> _Exercise instructions_
From the profile of Didu Simas, copy the passage that begins with the words "Didu enjoys hiking" and ends with "that surrounds EARJ.".

> _Text for analysis_
□ □ □

Didu Simas

DIDU

​Born Dulce Simas, this nature-enthusiast and science teacher has always been closely attached to biology and ecology. Schooled at EARJ, from where she graduated in 1981, she often attributes her passion for nature to the time she spent amongst the lush greens of the school campus.

Ms. Didu, as she is known by her students and colleagues, got her Bachelor of the Sciences degree in Biological Sciences from UFRJ in Rio in 1985. Right after earning this degree, Didu and two other friends from college started an environmental education group called Catuicó, “living well” in the tupi language. Over the next decades, Catuicó brought hundreds of children, teens and adults to directly experience and love the Atlantic Rainforest. Parallel to that, in 1987 Ms. Simas returned to EARJ as a teacher, and she has since taught mostly the biological sciences, but also general physics and even geometry.

Soon after Ms. Didu started working as a teacher, she also developed an interest in meditation as a gateway to self-knowledge and to experiencing our connectedness to the world as a whole. Besides using this for her own well-being, she also brought this to school both by incorporating this practice into some of her biology classes and through extra-curricular activities such as a Relaxation Club for students or Tai-Chi-Chuan classes for teachers.

Dulce did not initially plan to become a teacher, but rather a field researcher in ecology. What got her into teaching was a book called Conversas com Quem Gosta de Ensinar, by famous Brazilian philosopher Rubem Alves. Since this reading, still in college, and especially after she began her practice as an educator with Catuicó and at EARJ, she developed a passion for education as prevalent in her life as her passion for nature. In 2008 she completed her Masters of Education with a focus on environmental education, merging her two main academic interests.

Didu enjoys hiking the Tijuca National Park and traveling to places like the Chapada Diamantina and Fernando de Noronha, in Brazil, and the Sunshine Coast in British Columbia, Canada. In school she helped organize and supervise several local hikes and also the In Vivo trips that took place between 2006 and 2009, when juniors and seniors were invited to have a first hand experience of the Pantanal and of the Amazon. Starting in 2010, Ms. Didu has helped her IB Biology students create and maintain a website (http://earjecosystem.weebly.com/) about the ecosystem that surrounds EARJ.

At GIN Rio she will focus on the importance of non-academic capacities on one’s commitment to and coherence in adopting a sustainable lifestyle that benefits the planet as a whole.

□ □ □

[Collected data]
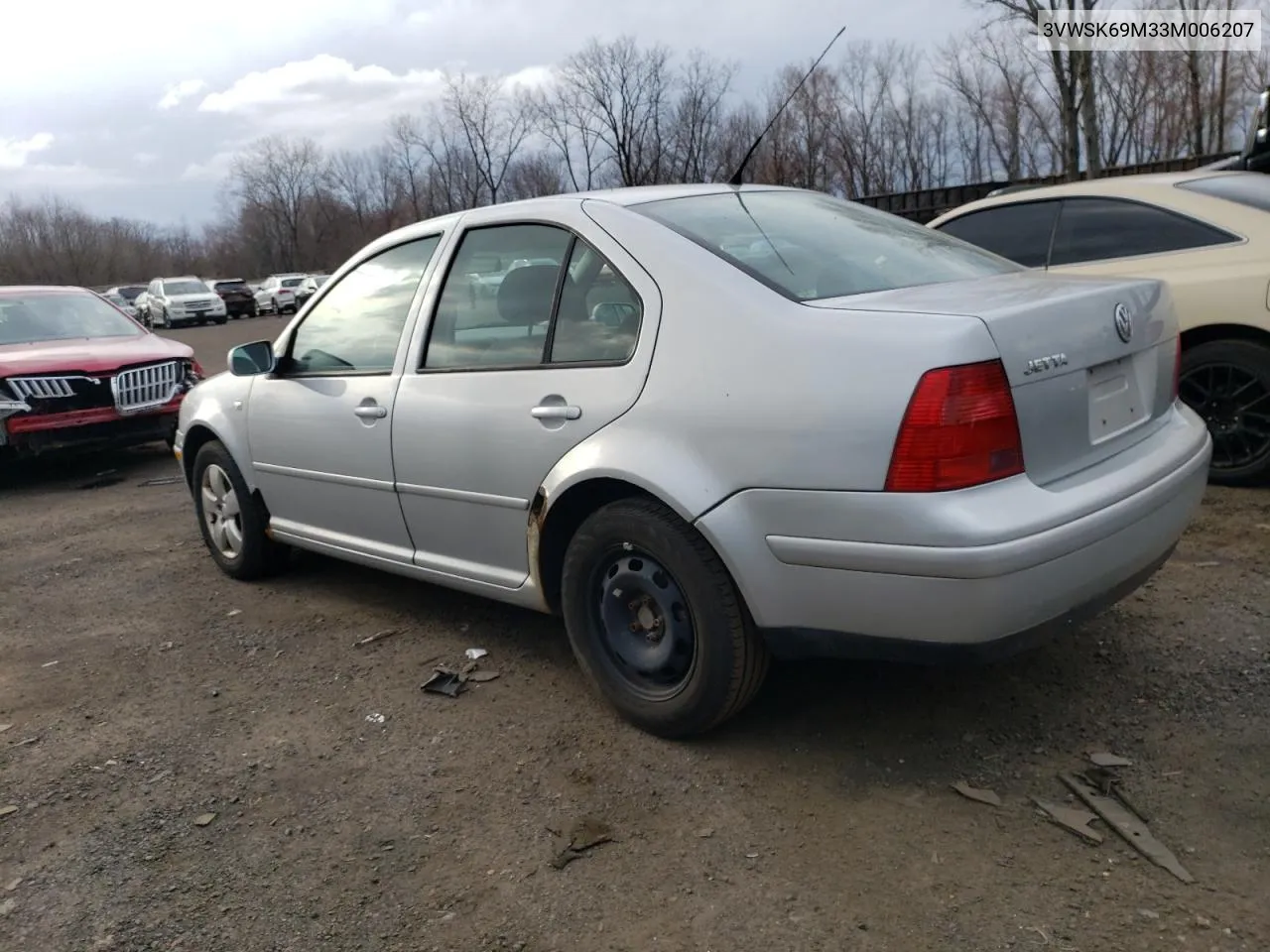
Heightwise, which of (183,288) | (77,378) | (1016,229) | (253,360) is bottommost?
(77,378)

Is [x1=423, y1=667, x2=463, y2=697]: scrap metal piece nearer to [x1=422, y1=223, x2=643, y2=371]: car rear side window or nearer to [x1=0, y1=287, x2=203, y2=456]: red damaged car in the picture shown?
[x1=422, y1=223, x2=643, y2=371]: car rear side window

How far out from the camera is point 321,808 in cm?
295

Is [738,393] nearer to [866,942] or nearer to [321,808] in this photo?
[866,942]

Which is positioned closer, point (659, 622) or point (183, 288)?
point (659, 622)

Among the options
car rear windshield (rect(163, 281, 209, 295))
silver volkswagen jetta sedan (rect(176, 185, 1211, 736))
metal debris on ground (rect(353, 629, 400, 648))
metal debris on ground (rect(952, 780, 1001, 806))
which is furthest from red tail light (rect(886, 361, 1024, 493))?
car rear windshield (rect(163, 281, 209, 295))

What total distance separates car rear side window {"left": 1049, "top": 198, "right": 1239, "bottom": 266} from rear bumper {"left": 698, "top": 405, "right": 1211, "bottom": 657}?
119 inches

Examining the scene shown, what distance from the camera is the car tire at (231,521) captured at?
4.87 meters

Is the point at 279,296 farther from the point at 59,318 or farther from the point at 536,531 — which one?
the point at 536,531

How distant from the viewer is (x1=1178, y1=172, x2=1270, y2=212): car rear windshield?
17.0 feet

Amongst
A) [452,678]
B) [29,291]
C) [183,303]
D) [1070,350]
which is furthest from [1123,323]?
[183,303]

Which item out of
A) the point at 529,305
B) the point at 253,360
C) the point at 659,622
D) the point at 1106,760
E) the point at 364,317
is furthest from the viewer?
the point at 253,360

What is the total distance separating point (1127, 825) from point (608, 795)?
4.42ft

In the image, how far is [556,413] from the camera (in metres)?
3.16

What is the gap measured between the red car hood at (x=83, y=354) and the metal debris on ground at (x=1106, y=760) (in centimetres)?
791
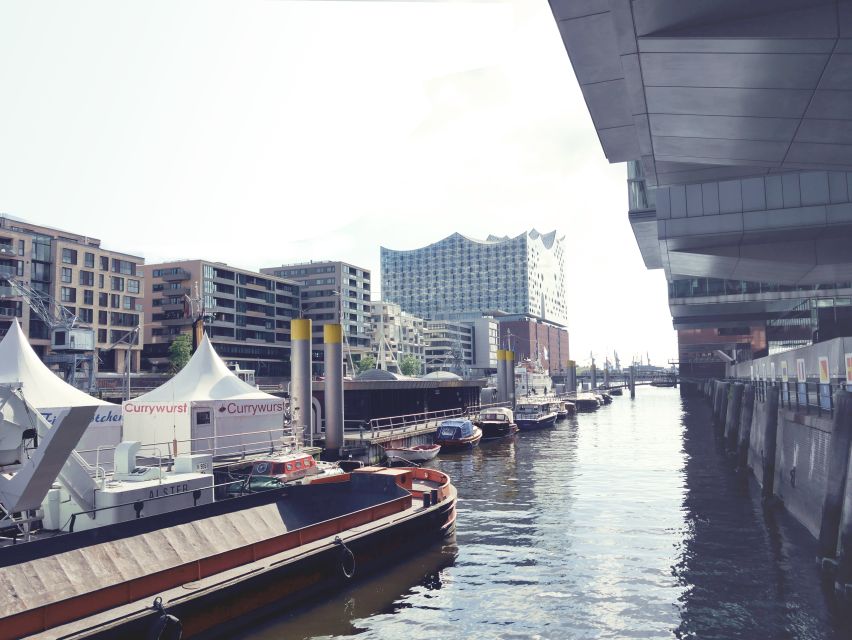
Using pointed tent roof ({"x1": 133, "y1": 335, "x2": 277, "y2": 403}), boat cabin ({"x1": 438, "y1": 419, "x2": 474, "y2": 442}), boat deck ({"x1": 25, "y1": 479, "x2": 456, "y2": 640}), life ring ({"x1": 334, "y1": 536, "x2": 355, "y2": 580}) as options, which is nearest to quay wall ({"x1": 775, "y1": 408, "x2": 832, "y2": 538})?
boat deck ({"x1": 25, "y1": 479, "x2": 456, "y2": 640})

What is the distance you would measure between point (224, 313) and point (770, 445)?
124 m

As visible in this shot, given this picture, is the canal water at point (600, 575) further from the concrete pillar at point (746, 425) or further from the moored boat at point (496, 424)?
the moored boat at point (496, 424)

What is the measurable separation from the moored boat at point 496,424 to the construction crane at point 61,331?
4664cm

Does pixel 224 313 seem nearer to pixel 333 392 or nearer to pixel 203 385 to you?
pixel 333 392

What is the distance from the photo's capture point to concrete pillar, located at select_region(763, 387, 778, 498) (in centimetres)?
3200

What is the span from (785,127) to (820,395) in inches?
404

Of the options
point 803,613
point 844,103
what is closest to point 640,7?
point 844,103

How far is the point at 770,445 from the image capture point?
32.1m

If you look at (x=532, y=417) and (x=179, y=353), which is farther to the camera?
(x=179, y=353)

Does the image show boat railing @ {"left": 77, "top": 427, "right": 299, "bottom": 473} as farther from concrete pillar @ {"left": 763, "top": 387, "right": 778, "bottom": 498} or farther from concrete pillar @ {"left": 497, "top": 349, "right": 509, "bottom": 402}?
concrete pillar @ {"left": 497, "top": 349, "right": 509, "bottom": 402}

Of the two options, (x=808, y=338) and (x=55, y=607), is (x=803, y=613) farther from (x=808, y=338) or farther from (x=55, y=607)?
(x=808, y=338)

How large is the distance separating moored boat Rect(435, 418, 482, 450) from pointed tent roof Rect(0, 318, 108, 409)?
31.4 meters

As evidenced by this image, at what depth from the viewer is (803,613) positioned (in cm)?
1725

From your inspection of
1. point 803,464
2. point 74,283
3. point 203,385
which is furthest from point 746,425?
point 74,283
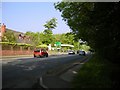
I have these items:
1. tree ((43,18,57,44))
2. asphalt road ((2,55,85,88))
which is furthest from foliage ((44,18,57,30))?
asphalt road ((2,55,85,88))

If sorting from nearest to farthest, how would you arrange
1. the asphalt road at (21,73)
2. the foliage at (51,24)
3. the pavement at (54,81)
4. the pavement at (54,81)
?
1. the pavement at (54,81)
2. the pavement at (54,81)
3. the asphalt road at (21,73)
4. the foliage at (51,24)

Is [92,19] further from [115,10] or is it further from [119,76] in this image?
[119,76]

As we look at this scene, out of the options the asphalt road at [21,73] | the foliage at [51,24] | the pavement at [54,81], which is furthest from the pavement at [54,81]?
the foliage at [51,24]

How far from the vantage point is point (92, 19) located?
69.4ft

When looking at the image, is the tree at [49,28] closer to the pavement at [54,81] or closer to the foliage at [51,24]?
the foliage at [51,24]

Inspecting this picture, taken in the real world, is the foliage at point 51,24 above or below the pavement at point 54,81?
above

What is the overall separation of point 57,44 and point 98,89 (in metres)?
128

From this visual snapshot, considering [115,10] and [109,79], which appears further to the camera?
[115,10]

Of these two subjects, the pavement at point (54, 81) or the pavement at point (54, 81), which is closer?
the pavement at point (54, 81)

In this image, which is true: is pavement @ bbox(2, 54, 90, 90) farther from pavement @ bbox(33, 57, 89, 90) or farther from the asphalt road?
the asphalt road

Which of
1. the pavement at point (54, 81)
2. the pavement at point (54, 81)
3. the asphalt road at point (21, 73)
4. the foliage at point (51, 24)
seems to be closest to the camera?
the pavement at point (54, 81)

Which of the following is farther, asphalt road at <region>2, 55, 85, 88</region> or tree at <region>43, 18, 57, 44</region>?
tree at <region>43, 18, 57, 44</region>

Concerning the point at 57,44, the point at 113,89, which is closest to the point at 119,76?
the point at 113,89

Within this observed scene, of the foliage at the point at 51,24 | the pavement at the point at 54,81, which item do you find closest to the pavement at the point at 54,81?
the pavement at the point at 54,81
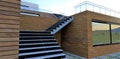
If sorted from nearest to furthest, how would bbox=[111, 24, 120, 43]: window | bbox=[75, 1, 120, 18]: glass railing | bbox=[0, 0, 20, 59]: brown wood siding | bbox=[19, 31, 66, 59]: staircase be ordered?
bbox=[0, 0, 20, 59]: brown wood siding < bbox=[19, 31, 66, 59]: staircase < bbox=[75, 1, 120, 18]: glass railing < bbox=[111, 24, 120, 43]: window

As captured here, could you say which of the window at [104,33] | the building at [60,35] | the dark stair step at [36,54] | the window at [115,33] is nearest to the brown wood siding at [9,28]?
the building at [60,35]

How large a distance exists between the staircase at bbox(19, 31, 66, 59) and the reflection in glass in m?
2.77

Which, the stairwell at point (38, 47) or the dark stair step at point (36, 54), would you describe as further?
the stairwell at point (38, 47)

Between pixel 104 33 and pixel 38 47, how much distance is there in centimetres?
519

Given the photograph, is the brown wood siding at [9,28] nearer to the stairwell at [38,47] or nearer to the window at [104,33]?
the stairwell at [38,47]

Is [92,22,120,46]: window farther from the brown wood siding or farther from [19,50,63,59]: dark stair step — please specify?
the brown wood siding

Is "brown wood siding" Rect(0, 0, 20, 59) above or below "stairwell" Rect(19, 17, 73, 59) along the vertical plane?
above

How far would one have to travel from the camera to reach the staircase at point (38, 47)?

□ □ □

> _The completed task_
Didu enjoys hiking the Tijuca National Park and traveling to places like the Chapada Diamantina and Fernando de Noronha, in Brazil, and the Sunshine Coast in British Columbia, Canada. In school she helped organize and supervise several local hikes and also the In Vivo trips that took place between 2006 and 2009, when juniors and seniors were invited to have a first hand experience of the Pantanal and of the Amazon. Starting in 2010, Ms. Didu has helped her IB Biology students create and maintain a website (http://earjecosystem.weebly.com/) about the ecosystem that surrounds EARJ.